On 3/16/2009 9:54 AM, André Warnier wrote:
> I am about 99% sure of the following, but I would like to be 100% sure.
To sum up:
1. Using <meta> to set the Content-Type of the page to
charset ISO-8859-2
2. Submitting a POST form with higher ASCII characters (those that
will only work properly when respecting ISO-8859-2)
and enctype="multipart/form-data"
3. Trying to use HttpServletRequest.getParameter()

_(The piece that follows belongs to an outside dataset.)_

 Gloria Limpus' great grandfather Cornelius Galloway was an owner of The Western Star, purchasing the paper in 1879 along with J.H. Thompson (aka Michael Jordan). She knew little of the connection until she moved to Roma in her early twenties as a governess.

> then, if this form is submitted, within my servlet the line
>
> String p1 = request.getParameter("param1");
>
> would always return into p1, the proper internal Java Unicode string
> value of the input element "param1" of the form, properly decoded from
> it's original iso-8859-2 encoding.
> Yes ?
No. The servlet spec (SRV 3.1.1) states that POST data will only be read
from the request when the following conditions are true (note #3):
"
1. The request is an HTTP or HTTPS request.
2. The HTTP method is POST.
3. The content type is application/x-www-form-urlencoded.
4. The servlet has made an initial call of any of the getParameter
family of methods on the request object.
"
Since you are using multipart/form-data, Tomcat isn't supposed to read
the POST parameters. You will have to do this yourself. If your client
is not sending a Content-Type including a character encoding, then you
have a client who isn't playing nicely. :( Most people give up and just
set everything to UTF-8 and be done with it.
Mikolaj's experience suggests that his client doesn't send the right
Content-Type (charset, really) and so Tomcat defaults to ISO-8859-1.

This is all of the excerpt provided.